# Requirements
Everything from the line with "In the picture" through the last line of the records below should be copied exactly, both ends included.

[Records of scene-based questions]
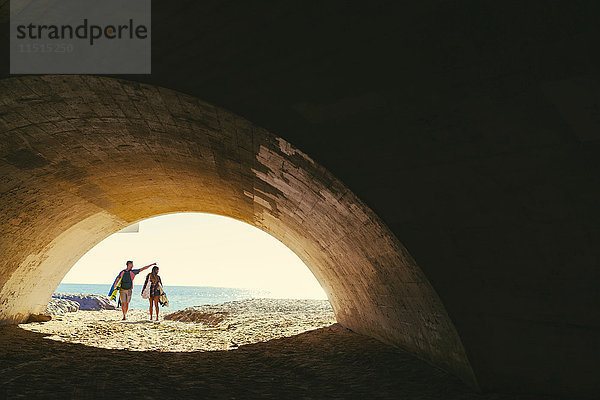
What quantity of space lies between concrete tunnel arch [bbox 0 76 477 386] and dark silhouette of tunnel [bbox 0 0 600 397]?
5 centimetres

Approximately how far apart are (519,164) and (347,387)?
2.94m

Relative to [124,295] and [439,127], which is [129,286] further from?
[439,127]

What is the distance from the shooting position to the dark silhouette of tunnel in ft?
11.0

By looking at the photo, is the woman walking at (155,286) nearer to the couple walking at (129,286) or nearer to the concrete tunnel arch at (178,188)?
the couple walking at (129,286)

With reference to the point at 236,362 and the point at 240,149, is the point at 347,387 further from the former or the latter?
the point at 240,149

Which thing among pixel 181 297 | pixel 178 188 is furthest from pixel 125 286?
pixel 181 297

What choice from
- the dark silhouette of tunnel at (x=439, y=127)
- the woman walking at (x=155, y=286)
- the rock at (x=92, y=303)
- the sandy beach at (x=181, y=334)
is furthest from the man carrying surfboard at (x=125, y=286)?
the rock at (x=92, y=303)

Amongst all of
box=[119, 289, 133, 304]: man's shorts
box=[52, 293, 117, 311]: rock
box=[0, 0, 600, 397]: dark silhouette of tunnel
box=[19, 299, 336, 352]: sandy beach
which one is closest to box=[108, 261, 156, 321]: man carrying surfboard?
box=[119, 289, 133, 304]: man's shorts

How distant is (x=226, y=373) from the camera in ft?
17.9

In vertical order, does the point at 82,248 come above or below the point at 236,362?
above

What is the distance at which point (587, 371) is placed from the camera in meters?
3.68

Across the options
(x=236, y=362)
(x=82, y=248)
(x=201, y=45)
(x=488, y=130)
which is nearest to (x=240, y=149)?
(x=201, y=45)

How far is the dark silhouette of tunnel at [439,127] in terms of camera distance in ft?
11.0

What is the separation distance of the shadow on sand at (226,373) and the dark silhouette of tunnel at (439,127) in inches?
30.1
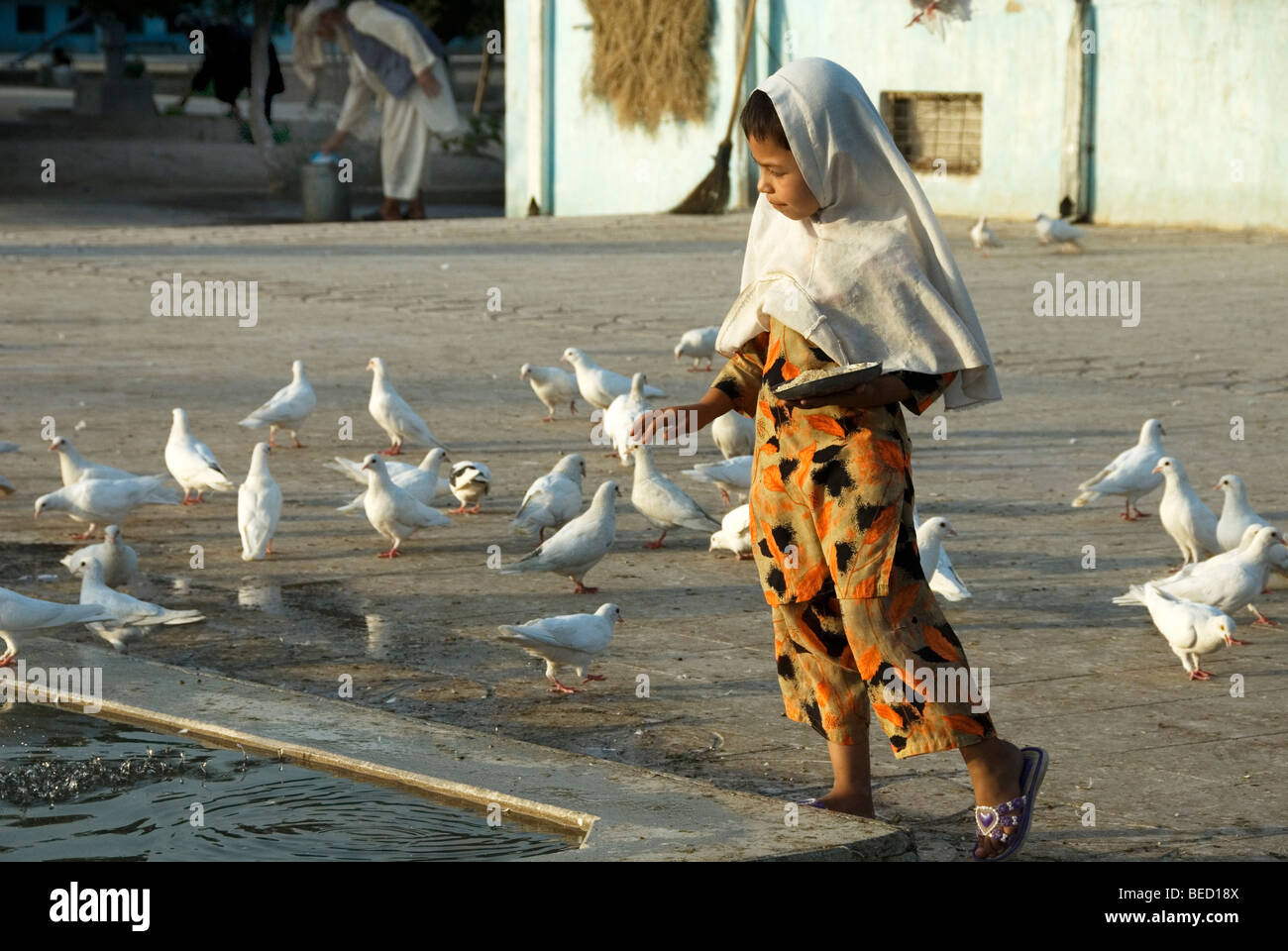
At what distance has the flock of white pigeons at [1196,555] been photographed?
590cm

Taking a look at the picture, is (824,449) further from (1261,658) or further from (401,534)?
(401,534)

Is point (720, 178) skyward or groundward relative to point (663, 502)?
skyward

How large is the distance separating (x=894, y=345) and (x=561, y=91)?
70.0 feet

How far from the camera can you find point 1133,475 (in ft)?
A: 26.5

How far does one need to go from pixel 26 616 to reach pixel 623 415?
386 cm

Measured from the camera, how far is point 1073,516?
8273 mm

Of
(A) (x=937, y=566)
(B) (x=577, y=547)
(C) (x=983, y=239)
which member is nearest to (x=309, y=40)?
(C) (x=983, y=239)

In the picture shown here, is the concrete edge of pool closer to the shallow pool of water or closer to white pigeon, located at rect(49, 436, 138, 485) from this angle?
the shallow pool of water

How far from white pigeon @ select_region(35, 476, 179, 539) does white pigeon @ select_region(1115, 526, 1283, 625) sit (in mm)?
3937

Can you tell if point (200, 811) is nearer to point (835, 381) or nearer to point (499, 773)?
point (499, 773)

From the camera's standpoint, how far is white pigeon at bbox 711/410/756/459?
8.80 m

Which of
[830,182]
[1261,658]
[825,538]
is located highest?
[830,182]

# Final result
In the picture shown here, is the concrete edge of pool closer to the shallow pool of water or closer to white pigeon, located at rect(49, 436, 138, 485) from this angle?
the shallow pool of water

How far from white pigeon @ select_region(35, 476, 179, 539) does white pigeon @ select_region(1115, 526, 1283, 625) sit (in mm)?
3937

Can you tell if point (200, 811) is nearer to point (835, 381) or nearer to point (499, 773)?
point (499, 773)

From the camera's standpoint, how far is white pigeon at bbox 711/410/756/459?
8.80 m

Which of
[830,182]
[1261,658]
[825,538]
is located highest?
[830,182]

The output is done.